EXERCISE INSTRUCTIONS ::
A: Using the researcher profile below, decide whether each statement agrees with it, answering yes or no and quoting the deciding words: (i) the thesis is supervised by prof. Netta Iivari together with postdocs Sumita Sharma and Henna Tiensuu; (ii) the M.Sc in computer science had a specialization in data science; (iii) work on the ATOM project began in Fall 2024.
B: Write out the passage of the researcher profile below that starts at "I completed my M.Sc in" and ends at "Koivisto, J. (2025).", copying it word for word.

I am a doctoral researcher at the INTERACT research group, part of the Software Engineering and Information Systems (SEIS) research unit at the University of Oulu. I am conducting my thesis under the supervision of prof. Netta Iivari and postdocs Sumita Sharma and Henna Tiensuu.

Since Fall 2025, I have been working on the ATOM project under Sumita Sharma, researching youth perspectives on how AI will shape the future of work, as well as devising methods to empower young people with the AI literacy skills enabling them to take more active roles in determining how these technologies will shape their future lives and careers. Beyond my primary research focus of AI literacy, I am interested in computational linguistics, philosophy of science, and the popularisation of scientific thinking.

I completed my M.Sc in computer science at the University of Oulu, with a specialisation in software engineering. During the final year of my master's thesis work (2024-2025), I co-authored two published conference papers exploring the AI perspectives of Finnish and Japanese children and youth, analysing data from my concurrent internship with the EdTech company Code School Finland as well as previous data collected by Sumita Sharma in the PAIZ project

Contact

Please email me at pauli.klemettila@oulu.fi

Publications

Klemettilä, P. A., Sharma, S., Mochiyama, F., Iivari, N., Iwata, M., & Koivisto, J. (2025).
‘It’s Just a Machine that Predicts’—Demystifying Artificial Intelligence / Machine
Learning with Teenagers. Proceedings of the 24th Interaction Design and Children,
168–182. https://doi.org/10.1145/371304...

Sharma, S., Klemettilä, P., & Tanaka, J. (2025). A robot teacher ‘is very good for
learning, but not for human relationships’: Japanese Children’s Critical Perspectives
Towards Ethical AI Futures. Proceedings of the 2025 CHI Conference on Human
Factors in Computing Systems, 1–20. https://doi.org/10.1145/370659...

Recognitions

SIGCHI Finland Master’s Thesis Competition. (2025). My
thesis, AI literacy as ‘a candle in the dark’ : exploring critical perspectives towards artificial intelligence with children and youth won first place in the annual, national competition for HCI-related master’s theses hosted by Finland Association for Computing Machinery Special Interest Group on Human-Computer Interaction.

Items from a dataset
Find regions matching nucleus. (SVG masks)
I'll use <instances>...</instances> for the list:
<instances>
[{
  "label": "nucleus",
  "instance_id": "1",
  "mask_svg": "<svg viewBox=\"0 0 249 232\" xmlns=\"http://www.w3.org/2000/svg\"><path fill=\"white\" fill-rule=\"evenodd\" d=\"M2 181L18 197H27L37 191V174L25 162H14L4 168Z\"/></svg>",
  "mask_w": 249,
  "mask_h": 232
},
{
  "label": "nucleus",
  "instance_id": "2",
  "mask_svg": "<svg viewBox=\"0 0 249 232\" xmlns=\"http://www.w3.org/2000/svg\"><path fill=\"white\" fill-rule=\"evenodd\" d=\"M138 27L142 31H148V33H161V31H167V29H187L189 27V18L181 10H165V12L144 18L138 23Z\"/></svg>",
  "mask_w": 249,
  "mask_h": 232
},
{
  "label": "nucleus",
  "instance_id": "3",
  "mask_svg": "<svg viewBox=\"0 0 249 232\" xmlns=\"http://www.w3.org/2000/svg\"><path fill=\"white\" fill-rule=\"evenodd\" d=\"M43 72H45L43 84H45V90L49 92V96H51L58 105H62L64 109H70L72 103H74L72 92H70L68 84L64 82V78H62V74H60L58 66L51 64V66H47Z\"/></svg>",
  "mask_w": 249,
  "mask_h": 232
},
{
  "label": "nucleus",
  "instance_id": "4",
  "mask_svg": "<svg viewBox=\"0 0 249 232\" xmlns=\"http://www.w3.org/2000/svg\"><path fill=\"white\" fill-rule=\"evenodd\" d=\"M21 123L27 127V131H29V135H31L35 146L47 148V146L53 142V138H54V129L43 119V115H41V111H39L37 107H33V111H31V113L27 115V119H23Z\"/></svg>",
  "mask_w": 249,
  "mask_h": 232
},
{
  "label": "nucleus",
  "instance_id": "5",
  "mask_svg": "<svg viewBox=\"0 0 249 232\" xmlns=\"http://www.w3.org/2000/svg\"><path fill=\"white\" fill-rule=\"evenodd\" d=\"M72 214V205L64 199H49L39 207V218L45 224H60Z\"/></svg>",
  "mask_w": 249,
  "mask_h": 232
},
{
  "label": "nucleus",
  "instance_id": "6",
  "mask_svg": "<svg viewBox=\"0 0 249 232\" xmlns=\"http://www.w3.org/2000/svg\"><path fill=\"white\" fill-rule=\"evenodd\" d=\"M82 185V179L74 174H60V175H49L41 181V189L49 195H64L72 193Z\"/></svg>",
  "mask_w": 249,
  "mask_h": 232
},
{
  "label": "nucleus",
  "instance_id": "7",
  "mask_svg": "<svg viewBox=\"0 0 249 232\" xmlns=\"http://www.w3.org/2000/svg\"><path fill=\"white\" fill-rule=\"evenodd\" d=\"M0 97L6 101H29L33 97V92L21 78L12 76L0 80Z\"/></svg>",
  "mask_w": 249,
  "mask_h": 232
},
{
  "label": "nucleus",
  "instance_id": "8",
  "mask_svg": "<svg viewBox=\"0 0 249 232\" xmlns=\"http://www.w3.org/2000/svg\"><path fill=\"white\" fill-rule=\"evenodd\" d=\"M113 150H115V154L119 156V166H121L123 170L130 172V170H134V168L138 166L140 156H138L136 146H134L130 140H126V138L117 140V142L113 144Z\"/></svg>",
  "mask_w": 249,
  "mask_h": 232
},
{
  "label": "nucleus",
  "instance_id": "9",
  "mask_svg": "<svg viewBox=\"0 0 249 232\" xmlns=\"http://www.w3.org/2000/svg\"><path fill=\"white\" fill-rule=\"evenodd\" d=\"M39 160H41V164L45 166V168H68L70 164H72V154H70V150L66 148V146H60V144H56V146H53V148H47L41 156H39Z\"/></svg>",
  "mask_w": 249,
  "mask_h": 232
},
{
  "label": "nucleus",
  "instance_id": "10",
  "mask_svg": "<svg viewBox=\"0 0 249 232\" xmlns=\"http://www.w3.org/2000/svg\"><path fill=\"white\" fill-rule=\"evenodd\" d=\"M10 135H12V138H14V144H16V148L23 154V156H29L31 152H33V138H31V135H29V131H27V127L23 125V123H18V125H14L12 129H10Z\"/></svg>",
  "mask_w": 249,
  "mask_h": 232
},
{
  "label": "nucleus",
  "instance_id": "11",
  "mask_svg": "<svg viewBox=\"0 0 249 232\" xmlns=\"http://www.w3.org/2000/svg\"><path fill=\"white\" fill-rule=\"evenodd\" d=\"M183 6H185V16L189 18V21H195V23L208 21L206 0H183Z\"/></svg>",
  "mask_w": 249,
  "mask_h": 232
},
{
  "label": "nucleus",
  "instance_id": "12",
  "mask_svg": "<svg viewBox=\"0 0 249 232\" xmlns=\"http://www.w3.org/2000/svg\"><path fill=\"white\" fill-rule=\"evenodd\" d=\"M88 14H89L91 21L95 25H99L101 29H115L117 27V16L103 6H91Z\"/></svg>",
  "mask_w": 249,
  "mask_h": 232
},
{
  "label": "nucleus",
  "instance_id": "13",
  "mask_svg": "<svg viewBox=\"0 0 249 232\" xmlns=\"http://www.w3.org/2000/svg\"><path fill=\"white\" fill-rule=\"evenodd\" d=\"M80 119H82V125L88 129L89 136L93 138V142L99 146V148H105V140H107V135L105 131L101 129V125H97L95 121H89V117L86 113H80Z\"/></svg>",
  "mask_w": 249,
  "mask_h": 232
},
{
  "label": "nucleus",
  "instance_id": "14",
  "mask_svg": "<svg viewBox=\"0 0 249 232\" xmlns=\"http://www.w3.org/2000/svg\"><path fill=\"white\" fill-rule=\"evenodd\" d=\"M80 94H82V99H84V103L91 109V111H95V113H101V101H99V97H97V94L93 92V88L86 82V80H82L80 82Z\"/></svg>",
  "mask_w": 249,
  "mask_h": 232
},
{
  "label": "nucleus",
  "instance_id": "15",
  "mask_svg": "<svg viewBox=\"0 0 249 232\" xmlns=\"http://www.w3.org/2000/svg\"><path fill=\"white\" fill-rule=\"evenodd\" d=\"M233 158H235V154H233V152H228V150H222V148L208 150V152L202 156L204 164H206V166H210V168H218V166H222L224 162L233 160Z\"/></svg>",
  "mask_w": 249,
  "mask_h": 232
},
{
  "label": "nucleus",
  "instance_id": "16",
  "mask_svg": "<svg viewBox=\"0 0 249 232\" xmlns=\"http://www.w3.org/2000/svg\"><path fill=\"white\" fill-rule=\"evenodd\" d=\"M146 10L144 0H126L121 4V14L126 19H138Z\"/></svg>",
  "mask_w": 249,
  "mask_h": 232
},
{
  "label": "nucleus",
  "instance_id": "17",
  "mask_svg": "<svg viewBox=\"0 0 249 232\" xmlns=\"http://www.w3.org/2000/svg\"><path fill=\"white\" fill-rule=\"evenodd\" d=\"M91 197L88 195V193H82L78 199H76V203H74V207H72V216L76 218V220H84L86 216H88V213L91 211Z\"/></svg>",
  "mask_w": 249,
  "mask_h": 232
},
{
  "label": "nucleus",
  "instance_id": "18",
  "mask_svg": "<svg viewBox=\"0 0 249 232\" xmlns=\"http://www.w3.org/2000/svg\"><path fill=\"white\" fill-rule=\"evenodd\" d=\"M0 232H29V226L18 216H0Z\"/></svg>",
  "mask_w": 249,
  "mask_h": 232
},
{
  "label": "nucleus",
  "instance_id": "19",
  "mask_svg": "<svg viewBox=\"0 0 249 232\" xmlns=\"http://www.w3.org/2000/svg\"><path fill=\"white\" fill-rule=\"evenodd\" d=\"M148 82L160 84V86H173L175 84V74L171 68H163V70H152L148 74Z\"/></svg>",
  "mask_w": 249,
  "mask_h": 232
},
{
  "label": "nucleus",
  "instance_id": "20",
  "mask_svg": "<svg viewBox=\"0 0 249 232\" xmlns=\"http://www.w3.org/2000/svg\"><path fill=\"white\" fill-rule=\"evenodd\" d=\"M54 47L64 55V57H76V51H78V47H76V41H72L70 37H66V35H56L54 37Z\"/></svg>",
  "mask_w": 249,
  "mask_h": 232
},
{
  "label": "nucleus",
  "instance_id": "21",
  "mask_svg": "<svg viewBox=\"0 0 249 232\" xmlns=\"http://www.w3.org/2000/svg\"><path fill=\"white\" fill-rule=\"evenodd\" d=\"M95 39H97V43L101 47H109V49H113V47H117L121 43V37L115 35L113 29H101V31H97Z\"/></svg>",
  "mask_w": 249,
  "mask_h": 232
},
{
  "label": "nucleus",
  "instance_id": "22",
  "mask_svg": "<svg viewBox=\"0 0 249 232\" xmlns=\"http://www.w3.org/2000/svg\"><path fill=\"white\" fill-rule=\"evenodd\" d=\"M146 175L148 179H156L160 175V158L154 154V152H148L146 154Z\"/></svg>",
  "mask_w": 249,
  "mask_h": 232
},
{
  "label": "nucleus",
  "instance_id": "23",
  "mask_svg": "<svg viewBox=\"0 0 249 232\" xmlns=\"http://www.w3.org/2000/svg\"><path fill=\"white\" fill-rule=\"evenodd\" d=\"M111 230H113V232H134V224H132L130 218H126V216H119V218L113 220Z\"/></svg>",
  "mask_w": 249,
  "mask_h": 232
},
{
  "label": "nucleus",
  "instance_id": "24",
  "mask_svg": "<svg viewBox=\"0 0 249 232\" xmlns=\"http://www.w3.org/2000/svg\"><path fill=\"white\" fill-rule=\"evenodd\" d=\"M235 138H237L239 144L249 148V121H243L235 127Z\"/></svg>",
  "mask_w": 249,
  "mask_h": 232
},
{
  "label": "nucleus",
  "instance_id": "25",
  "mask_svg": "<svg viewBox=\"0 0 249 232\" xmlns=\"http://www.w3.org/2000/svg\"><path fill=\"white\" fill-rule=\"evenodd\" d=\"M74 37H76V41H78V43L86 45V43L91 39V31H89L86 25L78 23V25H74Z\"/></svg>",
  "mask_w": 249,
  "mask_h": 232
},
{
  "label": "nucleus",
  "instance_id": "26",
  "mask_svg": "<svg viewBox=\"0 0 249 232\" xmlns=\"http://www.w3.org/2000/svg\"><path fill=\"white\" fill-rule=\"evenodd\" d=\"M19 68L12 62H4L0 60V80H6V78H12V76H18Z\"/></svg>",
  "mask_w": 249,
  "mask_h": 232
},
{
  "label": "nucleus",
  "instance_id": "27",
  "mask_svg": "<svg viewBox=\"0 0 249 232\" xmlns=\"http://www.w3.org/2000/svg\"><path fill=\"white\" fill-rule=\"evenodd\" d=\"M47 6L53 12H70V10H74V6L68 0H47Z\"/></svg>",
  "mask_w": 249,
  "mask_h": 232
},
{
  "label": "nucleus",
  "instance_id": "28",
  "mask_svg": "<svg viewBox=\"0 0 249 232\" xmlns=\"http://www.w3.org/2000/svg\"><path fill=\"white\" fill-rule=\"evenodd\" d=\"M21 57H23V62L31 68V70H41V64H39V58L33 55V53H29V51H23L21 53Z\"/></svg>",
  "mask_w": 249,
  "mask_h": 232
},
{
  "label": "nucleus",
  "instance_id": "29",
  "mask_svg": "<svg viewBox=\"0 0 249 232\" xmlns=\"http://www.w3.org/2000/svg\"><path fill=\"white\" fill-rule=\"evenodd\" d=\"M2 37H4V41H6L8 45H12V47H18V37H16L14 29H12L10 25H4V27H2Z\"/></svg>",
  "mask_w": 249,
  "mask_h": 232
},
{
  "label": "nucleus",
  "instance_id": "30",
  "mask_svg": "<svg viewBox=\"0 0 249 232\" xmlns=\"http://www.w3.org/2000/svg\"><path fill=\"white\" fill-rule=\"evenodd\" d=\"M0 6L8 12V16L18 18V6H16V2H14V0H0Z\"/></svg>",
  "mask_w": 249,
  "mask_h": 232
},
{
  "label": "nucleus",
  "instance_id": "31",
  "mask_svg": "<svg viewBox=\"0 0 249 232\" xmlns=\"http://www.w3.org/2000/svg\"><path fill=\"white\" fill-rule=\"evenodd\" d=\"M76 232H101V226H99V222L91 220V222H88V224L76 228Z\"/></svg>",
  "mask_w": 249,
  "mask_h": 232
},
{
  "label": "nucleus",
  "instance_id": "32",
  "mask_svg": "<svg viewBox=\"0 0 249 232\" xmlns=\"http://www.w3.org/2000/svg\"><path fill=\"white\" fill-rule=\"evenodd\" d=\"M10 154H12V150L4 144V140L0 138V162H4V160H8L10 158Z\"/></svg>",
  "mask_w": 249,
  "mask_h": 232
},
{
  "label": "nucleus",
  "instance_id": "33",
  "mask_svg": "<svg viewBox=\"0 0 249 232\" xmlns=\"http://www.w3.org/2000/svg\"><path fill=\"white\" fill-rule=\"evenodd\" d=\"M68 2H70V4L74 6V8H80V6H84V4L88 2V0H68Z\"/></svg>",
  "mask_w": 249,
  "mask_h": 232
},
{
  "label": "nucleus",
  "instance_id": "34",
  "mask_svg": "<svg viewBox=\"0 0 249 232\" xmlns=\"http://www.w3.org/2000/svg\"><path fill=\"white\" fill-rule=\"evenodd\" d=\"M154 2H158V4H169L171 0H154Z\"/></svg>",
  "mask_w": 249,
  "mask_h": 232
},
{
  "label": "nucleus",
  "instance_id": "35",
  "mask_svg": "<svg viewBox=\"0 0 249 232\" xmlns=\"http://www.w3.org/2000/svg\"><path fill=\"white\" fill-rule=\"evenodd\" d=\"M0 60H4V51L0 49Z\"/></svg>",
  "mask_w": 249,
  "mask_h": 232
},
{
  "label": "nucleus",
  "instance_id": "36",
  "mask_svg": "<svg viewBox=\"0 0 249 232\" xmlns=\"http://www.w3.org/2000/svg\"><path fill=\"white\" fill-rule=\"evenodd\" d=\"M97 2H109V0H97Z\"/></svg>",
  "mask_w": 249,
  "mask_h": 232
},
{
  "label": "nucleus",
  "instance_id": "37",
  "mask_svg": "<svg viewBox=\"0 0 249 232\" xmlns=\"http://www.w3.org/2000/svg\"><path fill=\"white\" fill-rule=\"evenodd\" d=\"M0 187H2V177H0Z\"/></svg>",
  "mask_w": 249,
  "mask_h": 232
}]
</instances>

RESPONSES TO THE TASKS ::
A:
(i) Yes: "I am conducting my thesis under the supervision of prof. Netta Iivari and postdocs Sumita Sharma and Henna Tiensuu."
(ii) No: "with a specialisation in software engineering"
(iii) No: "Since Fall 2025, I have been working on the ATOM project under Sumita Sharma"

B:
I completed my M.Sc in computer science at the University of Oulu, with a specialisation in software engineering. During the final year of my master's thesis work (2024-2025), I co-authored two published conference papers exploring the AI perspectives of Finnish and Japanese children and youth, analysing data from my concurrent internship with the EdTech company Code School Finland as well as previous data collected by Sumita Sharma in the PAIZ project

Contact

Please email me at pauli.klemettila@oulu.fi

Publications

Klemettilä, P. A., Sharma, S., Mochiyama, F., Iivari, N., Iwata, M., & Koivisto, J. (2025).